* SET TASK: Reproduce the passage of the Snapchat design article below from "Most websites and" to "Snapchat eventually prevail?".

* SOURCE EXCERPT:

Design
February 14, 2023

How Snapchat and Netflix designs products by breaking UX laws?

How Snapchat and Netflix designs products by breaking UX laws?

It’s not new that Snapchat’s usability isn’t the best. They even had to include ten black and white diagrams in their IPO filing just to help potential investors (i.e. olds) understand it.

Most websites and apps that came along in the early days of the internet had terrible experiences. They had cluttered home pages and distracting color palettes. So how did Snapchat eventually prevail?

Here’s how Snapchat breaks all design principles to build a successful product

With more than 500+ million downloads on the Google Play Store alone and over 160 million active users each day, Snapchat has caught the attention of its users with its complicated user experience that includes:

  • Confusing iconography
  • Non-existent labels
  • Hidden app functionalities
  • Complicated navigation without guidance

However, Snapchat’s user experience is not bad. It’s actually an incredibly smart design. Their challenging user experience is what keeps them relevant to their primary target audience: teenagers and millennials. Here’s how they nail it:

1. Winning the User Psychology with Gamification

Snapchat understood its users’ psychology and made certain features challenging to access intuitively. A very simple, yet ingenious, example is the Streaks Count in Snapchat. As you send more messages and snaps to your friends, you’ll earn new stickers for “best friends”, badges, and higher points to give some value to your friendships.

There is also a built-in trophy rewarding system. After reaching a specific milestone, you will get a trophy – a small badge that you can display on your profile.  It basically shows how active you are inside the app and how much time you spent in it; a certain status symbol in the Snapchat world that apparently creates a sense of superiority among users.

Everything is designed to engage users to interact with the interface more and stay in app for a longer period of time. This wonderful gamification strategy has been working successfully for Snapchat.

Millennials and Gen Z loves using Snapchat for increasing their streak scores. Most of the snaps sent for streaks are just blank and random snaps that really don’t spark a conversation. Yet, somehow, users are compelled to open Snapchat daily and interact.

How to gamify using the most popular design elements?

To gamify a product, the goal is to get your user into the game and keep them playing: acquisition and retention. Let’s look at the most popular ones:

Gamified elements of avatars, points and badges in Snapchat.
  1. Rewards, Points, and Badges: Monetary or non-monetary incentives that encourage task completion
  2. Leaderboards: Rankings to create a dopamine-induced competition.
  3. Avatars: Creating a character to give a body or a form to your virtual character provides a narrative to your product user.
  4. Gifting: A referral or a campaign that can boost acquisition and retention
  5. Challenges: Missions and valuable tasks introduced that lead to an adrenaline rush in your user.
  6. Feedback: An interactive response from the product that guides how to successfully use the product.

2. Raising the hype and awareness with challenging features

In early 2018, Snapchat rolled out a major redesign. The resulting layout confused users and made access to features difficult. Snapchat’s target audience were teenagers, initially, so the company decided to focus on the mass market, and it was willing to sacrifice some of its cool points to reach that market.

* ENTRIES SHOWN:
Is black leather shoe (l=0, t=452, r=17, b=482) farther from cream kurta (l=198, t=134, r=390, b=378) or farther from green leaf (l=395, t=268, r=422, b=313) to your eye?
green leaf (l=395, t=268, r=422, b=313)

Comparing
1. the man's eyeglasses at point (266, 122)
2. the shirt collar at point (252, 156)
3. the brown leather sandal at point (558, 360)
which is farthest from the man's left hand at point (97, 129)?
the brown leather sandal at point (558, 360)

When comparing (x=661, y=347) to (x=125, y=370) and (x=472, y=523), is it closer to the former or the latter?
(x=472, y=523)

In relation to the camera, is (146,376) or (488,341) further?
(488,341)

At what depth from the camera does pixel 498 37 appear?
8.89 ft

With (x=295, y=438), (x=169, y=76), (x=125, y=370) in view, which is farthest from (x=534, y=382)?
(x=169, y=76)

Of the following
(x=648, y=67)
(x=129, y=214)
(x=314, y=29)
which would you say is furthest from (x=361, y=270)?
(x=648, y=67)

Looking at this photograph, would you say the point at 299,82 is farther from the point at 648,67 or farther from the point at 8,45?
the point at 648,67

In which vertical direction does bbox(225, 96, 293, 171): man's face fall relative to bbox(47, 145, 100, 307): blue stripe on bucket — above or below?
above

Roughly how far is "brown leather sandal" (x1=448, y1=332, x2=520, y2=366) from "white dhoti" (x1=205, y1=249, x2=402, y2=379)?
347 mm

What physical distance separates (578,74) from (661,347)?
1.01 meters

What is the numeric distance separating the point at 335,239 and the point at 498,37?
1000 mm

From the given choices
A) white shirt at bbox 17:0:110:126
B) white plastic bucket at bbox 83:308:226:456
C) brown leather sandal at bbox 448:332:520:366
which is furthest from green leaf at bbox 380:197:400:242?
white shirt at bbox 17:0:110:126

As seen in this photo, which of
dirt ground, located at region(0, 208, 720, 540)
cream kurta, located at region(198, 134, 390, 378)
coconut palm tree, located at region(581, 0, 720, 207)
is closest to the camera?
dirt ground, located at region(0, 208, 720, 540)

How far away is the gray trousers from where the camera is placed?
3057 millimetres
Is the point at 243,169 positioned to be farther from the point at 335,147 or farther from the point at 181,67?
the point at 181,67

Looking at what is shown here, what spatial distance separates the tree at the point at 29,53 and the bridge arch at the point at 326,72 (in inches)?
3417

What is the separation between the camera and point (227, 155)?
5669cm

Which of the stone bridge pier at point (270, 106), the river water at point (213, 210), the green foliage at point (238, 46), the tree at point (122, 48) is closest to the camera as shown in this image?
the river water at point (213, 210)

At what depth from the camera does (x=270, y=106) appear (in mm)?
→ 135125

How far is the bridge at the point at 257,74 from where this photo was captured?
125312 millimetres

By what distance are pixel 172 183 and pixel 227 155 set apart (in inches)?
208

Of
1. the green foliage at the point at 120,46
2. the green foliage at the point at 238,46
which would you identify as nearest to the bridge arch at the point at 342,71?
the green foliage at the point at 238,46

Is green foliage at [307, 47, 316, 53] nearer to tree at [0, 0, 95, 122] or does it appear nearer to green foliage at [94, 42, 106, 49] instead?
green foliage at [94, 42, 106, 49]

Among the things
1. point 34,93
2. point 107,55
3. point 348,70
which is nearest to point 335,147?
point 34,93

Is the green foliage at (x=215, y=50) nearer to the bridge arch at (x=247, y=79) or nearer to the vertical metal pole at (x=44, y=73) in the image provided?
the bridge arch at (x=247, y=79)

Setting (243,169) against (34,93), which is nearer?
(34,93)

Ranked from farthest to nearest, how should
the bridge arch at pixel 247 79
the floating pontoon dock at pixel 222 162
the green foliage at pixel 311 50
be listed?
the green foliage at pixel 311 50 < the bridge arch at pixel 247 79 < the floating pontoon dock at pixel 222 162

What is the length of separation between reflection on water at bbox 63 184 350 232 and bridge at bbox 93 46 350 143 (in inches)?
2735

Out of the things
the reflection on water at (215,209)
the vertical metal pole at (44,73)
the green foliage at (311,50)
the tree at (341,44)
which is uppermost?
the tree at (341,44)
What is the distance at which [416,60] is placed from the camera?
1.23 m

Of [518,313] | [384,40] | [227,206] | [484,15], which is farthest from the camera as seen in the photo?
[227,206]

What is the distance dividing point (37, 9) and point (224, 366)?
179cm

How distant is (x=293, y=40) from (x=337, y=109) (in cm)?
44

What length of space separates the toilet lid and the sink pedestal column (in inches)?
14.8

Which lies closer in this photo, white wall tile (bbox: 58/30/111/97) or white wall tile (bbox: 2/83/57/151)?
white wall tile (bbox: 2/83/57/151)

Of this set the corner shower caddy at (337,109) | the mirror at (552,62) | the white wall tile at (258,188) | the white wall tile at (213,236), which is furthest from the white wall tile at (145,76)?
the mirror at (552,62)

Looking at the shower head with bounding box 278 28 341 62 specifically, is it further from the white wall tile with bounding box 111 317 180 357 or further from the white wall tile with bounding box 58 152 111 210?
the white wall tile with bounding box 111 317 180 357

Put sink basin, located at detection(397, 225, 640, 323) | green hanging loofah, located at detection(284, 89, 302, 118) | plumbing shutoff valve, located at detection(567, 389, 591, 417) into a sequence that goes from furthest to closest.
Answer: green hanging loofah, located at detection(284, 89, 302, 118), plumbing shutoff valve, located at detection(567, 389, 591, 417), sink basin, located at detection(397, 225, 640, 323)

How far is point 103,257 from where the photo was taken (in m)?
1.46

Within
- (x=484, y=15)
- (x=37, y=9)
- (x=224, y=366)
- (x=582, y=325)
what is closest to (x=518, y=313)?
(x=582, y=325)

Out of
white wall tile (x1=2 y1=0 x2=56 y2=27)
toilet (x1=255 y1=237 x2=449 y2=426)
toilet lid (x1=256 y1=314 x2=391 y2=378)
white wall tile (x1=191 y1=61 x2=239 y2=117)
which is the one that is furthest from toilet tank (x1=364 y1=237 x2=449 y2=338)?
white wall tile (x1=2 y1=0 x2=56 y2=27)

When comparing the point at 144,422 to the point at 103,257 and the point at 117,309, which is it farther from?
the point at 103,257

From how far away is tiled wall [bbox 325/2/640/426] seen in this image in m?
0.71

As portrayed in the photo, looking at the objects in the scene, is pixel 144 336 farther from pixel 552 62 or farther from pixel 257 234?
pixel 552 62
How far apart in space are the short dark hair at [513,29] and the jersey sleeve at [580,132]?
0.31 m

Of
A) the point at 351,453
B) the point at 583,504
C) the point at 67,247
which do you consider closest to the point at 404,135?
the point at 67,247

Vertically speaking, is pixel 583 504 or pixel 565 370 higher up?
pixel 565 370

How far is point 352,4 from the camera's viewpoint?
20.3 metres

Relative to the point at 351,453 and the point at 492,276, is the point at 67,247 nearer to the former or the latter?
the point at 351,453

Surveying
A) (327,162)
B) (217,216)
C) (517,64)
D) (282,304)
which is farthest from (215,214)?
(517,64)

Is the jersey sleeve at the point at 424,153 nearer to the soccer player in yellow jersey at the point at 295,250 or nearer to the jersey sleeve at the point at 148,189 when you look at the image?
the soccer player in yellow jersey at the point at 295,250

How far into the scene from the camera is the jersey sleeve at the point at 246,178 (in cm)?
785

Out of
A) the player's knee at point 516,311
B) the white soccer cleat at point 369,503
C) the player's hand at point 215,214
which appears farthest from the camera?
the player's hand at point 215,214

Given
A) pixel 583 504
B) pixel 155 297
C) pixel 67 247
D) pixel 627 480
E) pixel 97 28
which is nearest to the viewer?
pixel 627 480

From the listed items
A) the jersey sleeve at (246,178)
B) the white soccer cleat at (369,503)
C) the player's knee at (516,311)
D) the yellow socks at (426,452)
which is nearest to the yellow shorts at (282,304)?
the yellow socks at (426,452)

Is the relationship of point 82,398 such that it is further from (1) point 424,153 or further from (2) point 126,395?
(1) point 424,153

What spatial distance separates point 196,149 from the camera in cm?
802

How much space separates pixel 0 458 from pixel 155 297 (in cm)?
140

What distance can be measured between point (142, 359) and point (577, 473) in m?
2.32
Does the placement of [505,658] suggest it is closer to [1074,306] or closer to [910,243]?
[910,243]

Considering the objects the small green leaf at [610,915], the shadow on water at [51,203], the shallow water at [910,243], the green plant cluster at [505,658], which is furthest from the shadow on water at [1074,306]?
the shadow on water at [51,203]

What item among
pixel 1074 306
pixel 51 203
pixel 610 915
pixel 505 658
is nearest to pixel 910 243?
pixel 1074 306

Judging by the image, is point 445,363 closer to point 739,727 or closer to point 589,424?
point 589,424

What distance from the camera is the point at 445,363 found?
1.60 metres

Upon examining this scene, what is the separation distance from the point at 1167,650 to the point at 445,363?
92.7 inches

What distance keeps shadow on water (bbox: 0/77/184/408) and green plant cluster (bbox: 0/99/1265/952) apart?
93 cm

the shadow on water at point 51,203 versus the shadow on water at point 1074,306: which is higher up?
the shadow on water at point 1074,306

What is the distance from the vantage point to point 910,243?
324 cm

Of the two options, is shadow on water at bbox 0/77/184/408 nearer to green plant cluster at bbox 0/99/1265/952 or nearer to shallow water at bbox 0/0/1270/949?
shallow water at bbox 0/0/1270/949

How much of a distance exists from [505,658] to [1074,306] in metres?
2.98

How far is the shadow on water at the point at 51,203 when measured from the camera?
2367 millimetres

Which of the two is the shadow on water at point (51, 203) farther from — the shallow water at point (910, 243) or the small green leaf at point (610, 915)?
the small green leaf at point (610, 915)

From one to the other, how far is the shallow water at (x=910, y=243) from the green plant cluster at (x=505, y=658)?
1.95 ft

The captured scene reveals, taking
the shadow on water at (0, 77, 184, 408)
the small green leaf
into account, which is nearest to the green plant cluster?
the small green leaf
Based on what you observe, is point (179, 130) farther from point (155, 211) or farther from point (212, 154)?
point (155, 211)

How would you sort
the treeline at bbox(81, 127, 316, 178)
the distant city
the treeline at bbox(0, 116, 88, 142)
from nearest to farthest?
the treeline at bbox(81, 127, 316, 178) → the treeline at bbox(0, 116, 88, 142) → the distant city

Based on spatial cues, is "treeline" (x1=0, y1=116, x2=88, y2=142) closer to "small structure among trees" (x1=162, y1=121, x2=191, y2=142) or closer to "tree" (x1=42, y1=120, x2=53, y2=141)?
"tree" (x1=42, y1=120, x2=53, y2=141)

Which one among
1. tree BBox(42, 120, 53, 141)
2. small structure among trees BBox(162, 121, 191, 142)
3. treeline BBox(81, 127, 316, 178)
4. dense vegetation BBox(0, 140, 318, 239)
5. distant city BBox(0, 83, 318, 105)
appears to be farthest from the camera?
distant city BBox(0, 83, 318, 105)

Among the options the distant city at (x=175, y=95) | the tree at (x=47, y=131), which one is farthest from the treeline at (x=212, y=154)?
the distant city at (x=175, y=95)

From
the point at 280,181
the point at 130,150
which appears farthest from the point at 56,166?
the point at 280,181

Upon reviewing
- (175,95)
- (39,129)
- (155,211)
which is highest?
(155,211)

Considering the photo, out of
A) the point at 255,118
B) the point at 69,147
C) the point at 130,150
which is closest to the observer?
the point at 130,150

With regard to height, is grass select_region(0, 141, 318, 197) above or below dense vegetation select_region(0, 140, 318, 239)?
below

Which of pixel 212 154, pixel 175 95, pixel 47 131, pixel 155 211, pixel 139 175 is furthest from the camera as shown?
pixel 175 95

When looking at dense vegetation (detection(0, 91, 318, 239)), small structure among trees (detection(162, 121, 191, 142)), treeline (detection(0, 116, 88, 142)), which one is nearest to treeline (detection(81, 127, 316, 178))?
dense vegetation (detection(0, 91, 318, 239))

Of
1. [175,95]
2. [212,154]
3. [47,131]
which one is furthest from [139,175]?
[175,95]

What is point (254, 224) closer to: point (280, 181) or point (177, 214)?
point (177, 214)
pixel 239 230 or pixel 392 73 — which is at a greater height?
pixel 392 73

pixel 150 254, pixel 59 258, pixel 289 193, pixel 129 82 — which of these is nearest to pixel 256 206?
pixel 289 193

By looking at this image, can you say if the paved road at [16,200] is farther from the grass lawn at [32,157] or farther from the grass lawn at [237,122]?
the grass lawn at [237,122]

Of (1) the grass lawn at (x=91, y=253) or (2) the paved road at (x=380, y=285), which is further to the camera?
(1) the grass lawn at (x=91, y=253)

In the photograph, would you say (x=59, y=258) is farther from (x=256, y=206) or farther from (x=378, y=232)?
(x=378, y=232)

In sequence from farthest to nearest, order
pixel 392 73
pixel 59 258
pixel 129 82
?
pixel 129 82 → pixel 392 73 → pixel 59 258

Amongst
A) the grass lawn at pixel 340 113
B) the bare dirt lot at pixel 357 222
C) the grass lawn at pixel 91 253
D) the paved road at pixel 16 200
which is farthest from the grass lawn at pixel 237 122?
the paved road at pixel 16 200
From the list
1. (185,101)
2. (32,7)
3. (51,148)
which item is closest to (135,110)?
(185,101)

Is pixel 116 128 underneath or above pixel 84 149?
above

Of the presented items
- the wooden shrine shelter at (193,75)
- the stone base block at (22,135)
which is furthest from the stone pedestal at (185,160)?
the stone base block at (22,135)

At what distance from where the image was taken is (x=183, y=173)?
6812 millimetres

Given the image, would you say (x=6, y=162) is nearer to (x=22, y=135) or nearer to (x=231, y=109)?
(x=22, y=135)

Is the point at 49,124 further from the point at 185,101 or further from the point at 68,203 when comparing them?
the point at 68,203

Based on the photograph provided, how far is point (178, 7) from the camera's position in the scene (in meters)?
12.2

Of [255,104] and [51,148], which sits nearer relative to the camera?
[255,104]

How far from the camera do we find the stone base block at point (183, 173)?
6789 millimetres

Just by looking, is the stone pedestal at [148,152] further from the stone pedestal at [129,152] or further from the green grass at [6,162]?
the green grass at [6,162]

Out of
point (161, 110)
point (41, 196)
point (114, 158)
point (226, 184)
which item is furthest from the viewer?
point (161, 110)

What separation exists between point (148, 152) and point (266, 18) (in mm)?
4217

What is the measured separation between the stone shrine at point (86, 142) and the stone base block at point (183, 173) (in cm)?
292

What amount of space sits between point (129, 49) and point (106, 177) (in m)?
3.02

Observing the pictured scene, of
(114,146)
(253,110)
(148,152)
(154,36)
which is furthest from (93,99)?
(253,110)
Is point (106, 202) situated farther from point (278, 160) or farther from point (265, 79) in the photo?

* REPLY:
Most websites and apps that came along in the early days of the internet had terrible experiences. They had cluttered home pages and distracting color palettes. So how did Snapchat eventually prevail?